This utilitarian understanding of sex may have roots in the Old Testament's emphasis on procreation as well as in Stoic philosophy. At any rate, the patristic understanding more strongly echoes Stoic philosophy than it does Paul. (On this topic, see Roy Ward’s article, “Paul, How he Radically Redefined Marriage.” Bible Review 4:4 (1988) 26-31). When Paul writes, "It is better to marry than to burn," he is not talking about having children, but about having sex (1Cor 7:9). He never mentions children in this passage. Given the imminent eschatology of this letter, it is clear that Paul is not here concerned with progeny or posterity. This reveals that there is more to sex, in his view, than making babies. It keeps us who are weak from burning, whether this is from burning in sexual desire or burning in hell or both, he does not say. The point is that sex, for Paul, is a good thing in service of an end other than having children. The fathers of the Church did not maintain this New Testament understanding.

Icon of St.

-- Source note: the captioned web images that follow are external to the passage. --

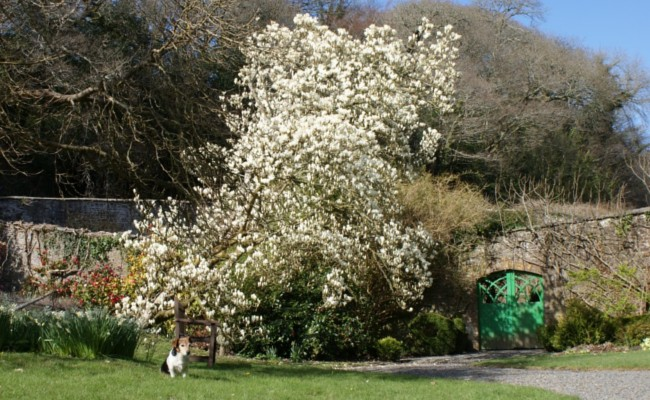 Magnolia in Mulberry Garden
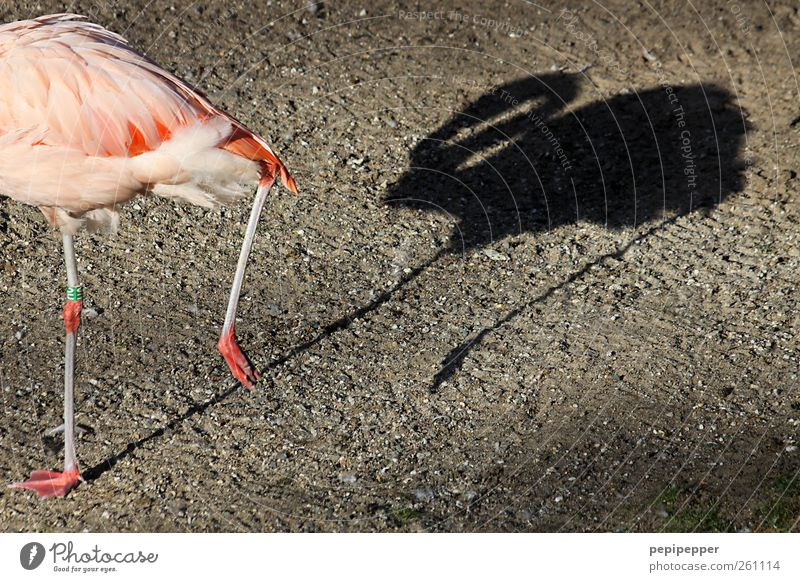 PARANOIA Summer Park Lakeside Pond Animal Wild animal Bird Flamingo Wing Claw Paw Animal tracks Zoo 1 Stone Observe Movement Going Pursue Shadow Legs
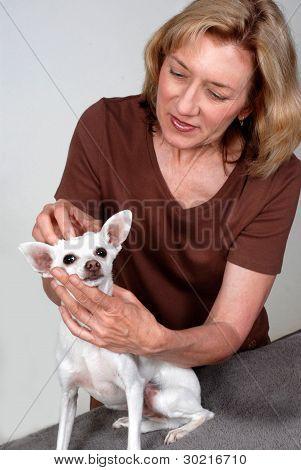 Dog Massage Therapist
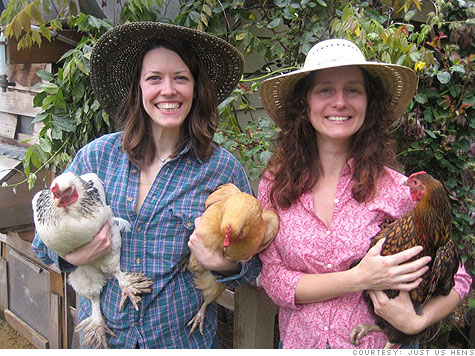 Just Us Hens: Pioneering the Chicken Sitting Business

Justin Martyr, also called the Philosopher,
in the Katholikon of the Stavronikita Monastery.
With a clear preference for celibacy, St. Justin Martyr (c. 160) writes, “If we marry, it is only so that we may bring up children” (ANF 1.172, emphasis mine). Similarly, Lactantius (c. 304-313) writes, “Whatever is sought beyond the desire of procreation is condemned by God” (ANF 7.143). Among these fathers, then, the distinction between artificial contraception and NFP is therefore moot. While they would generally prefer that people remain virgins and therefore not have any children, these fathers oppose any form of birth control within a sexually active marriage. At face value, Justin’s claim that marriage has no purpose other than the begetting and rearing of children would even render total abstinence within marriage an unacceptable behavior (the example of Mary the ever-virgin spouse of Joseph notwithstanding).

Other fathers may not oppose total abstinence within marriage as a means of birth control, but they do oppose limiting abstinence to the periods of fertility, à la NFP, and even require abstinence during periods of infertility. For example, Athenagoras the Athenian (c. 175) forbids sexual activity during the infertile period of pregnancy. Referring to this, he writes,
After throwing the seed into the ground, the farmer awaits the harvest. He does not sow more seed on top of it. Likewise, to us the procreation of children is the limit of our indulgence in appetite” (ANF 2.146).

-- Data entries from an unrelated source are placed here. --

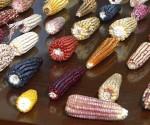 corn varieties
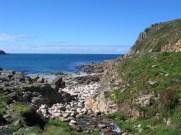 Porth Naven Beach
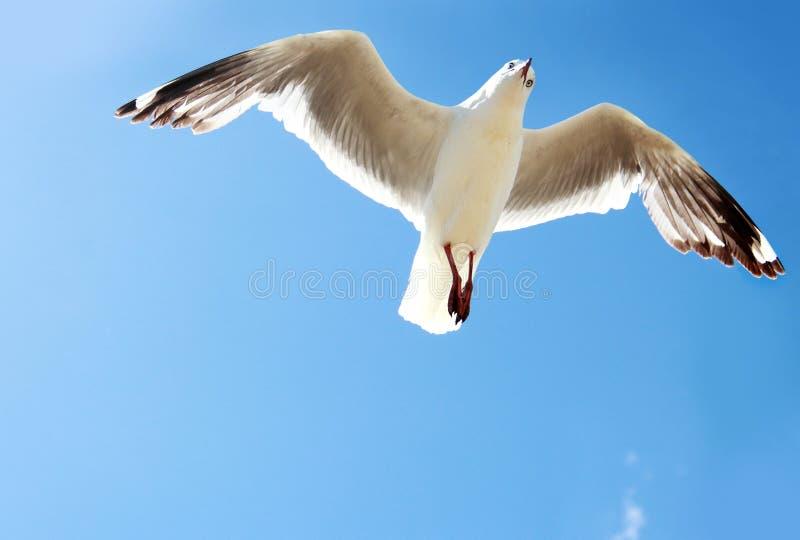Un uccello che vola su nel cielo blu immagini stock libere da diritti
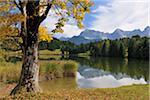 Érable à l'automne, lac Wagenbruechsee, Gerold, Werdenfelser Land, Haute-Bavière, Bavière, Allemagne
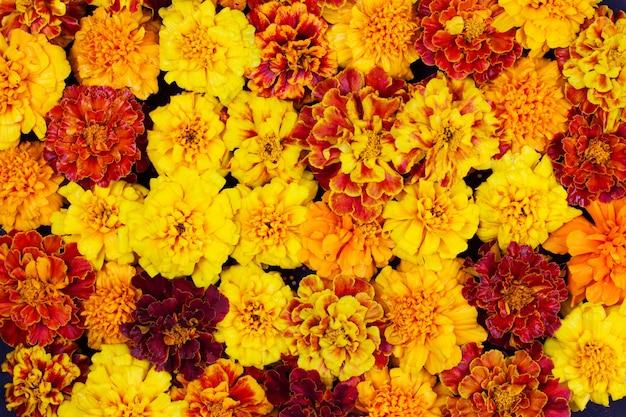 As flores de calêndula são vermelhas, amarelas e laranja, o fundo é uma moldura para o halloween e o dia de los muertos é uma celebração musical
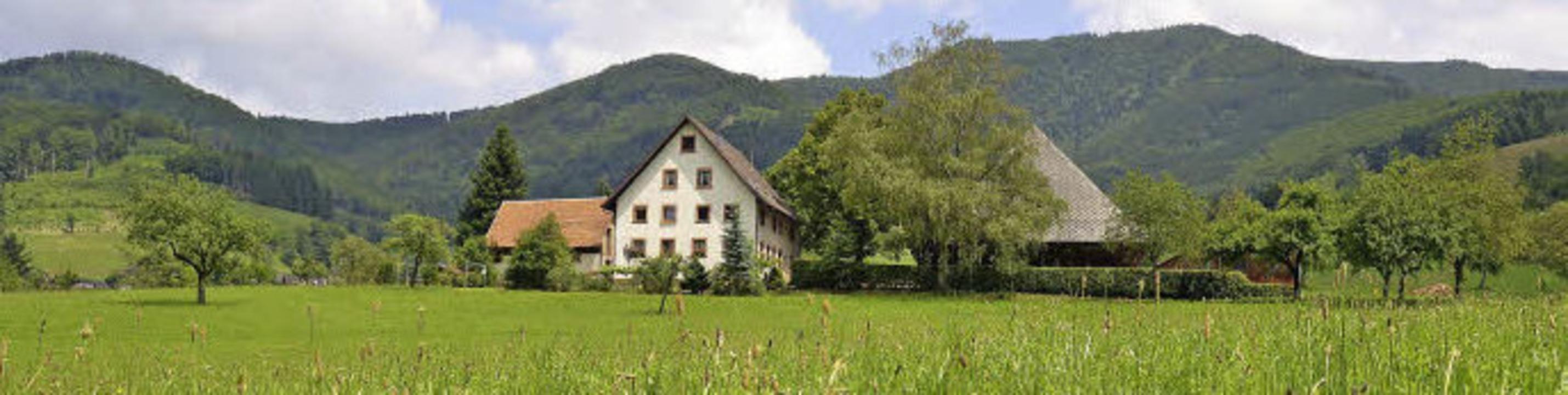 Schwarzwaldidyll im Oberglottertal: der Hofbauernhof   | Foto: Michael Bamberger/Birgit Herrmann/privat (2)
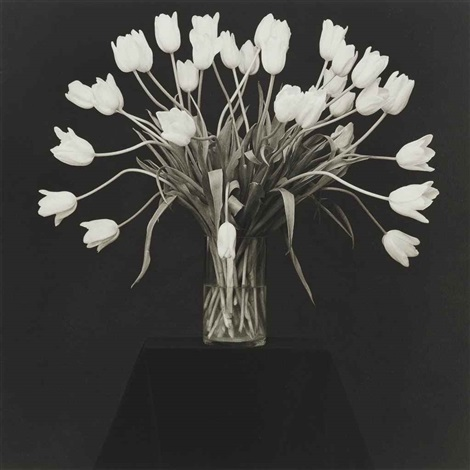vase with white tulips by robert mapplethorpe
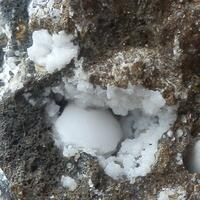 Tetranatrolite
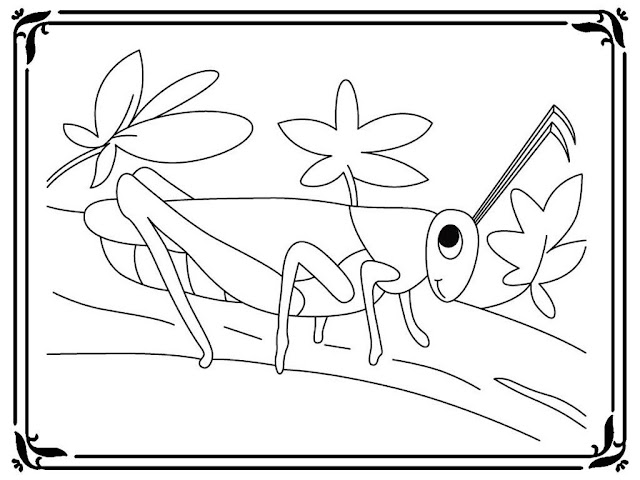coloring pages of a grasshopper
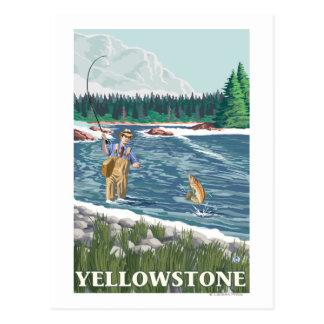 はえの漁師-イエローストーン国立公園 ポストカード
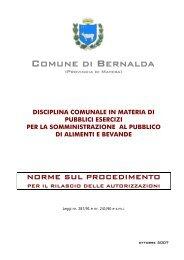 Disciplina comunale in materia di pubblici esercizi per la ...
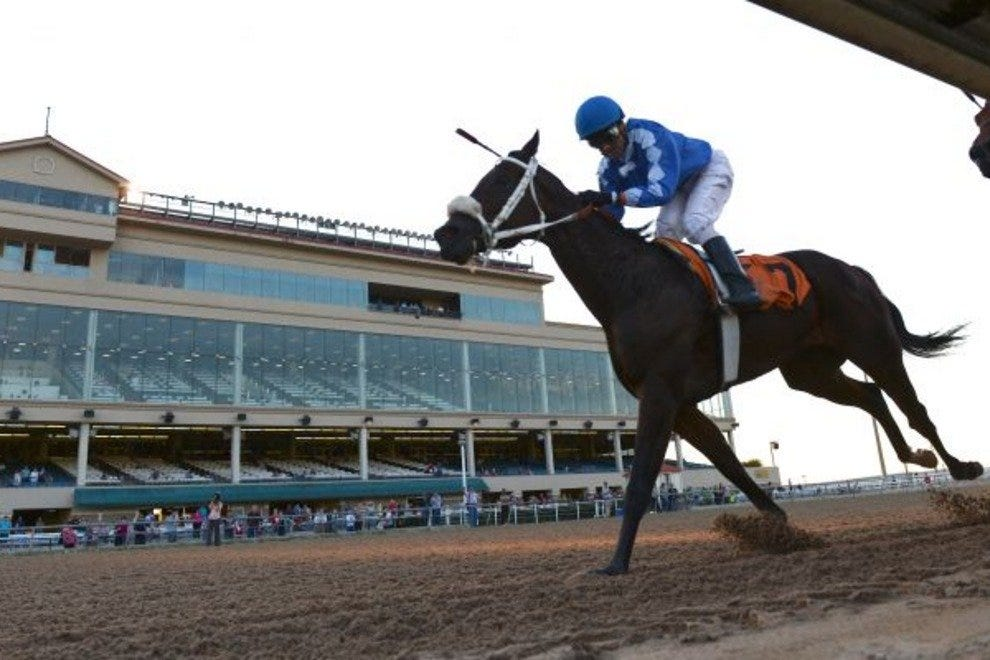 Retama Park Horse Racing San Antonio Attractions Review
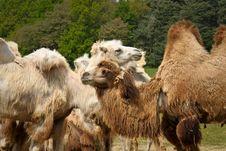 Free Camels Stock Photos - 14511633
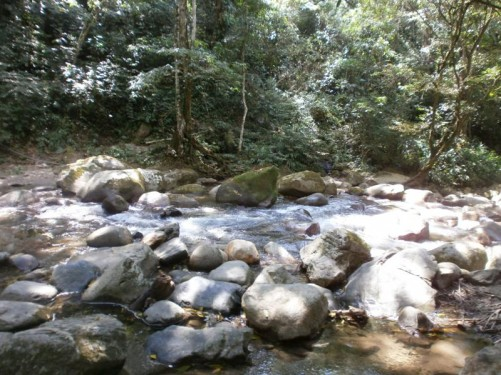 River full of weathered rocks. Surrounding trees and vegetation.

In reference to the same issue, St. Clement of Alexandria (c. 195) writes, “To… a spiritual man, after conception, his wife is as a sister and is treated as if of the same father” (ANF 2.503). Two activities recommended by some NFP teachers are having sex during menstruation and during pregnancy, both of which the earliest extant Church canons, the Apostolic Constitutions (compiled c. 390), specifically condemn:
When the menstrual purgations appear in the wives, their husbands should not approach them, out of regard to the children to be begotten. For the Law has forbidden it when it says: “You will not come near your wife when she is in her separation” [Lev. 18:19]. Nor, indeed, let them have relations when their wives are with child. For [in that case] they are not doing it for the begetting of children, but only for the sake of pleasure. Now a lover of God should not be a lover of pleasure (ANF 7.463).
It is interesting to note here that the two reasons for having sex acknowledged by the Apostolic Constitutions are procreation and pleasure, as opposed to contemporary Catholic theology, which generally recognizes unification and procreation as the two purposes of loving marital sex. There is no mention at all here of the expression of marital love as a purpose for sex. St. Augustine (c. 388) also understands sex in this manner. He offers a fairly accurate description of what we would now call NFP in his opposition to calculating and limiting sex to the infertile periods of a woman’s cycle, which was apparently a practice promoted by the Manichæans. He writes,
Is it not you [the Manichæans] who used to counsel us to observe as much as possible the time when a woman, after her purification, is most likely to conceive, and to abstain from cohabitation at that time…? This proves that you approve of having a wife, not for the procreation of children, but for the gratification of passion (NPNF 1.4.86).
Augustine here understands sex as done for pleasure only - “the gratification of passion” - if it is not done for procreation. This is typical of some of the fathers. He offers no mention of love or unification as aspects of the sexual embrace. Again, this is typical. For him, the pleasure of sex is tolerable only because of the good end of making babies. If that end is not present, sexual pleasure is reprehensible and he seems not to recognize the possibility of having sex with one’s spouse as an expression of love. The Church’s teaching about sex has evolved and, I believe, deepened.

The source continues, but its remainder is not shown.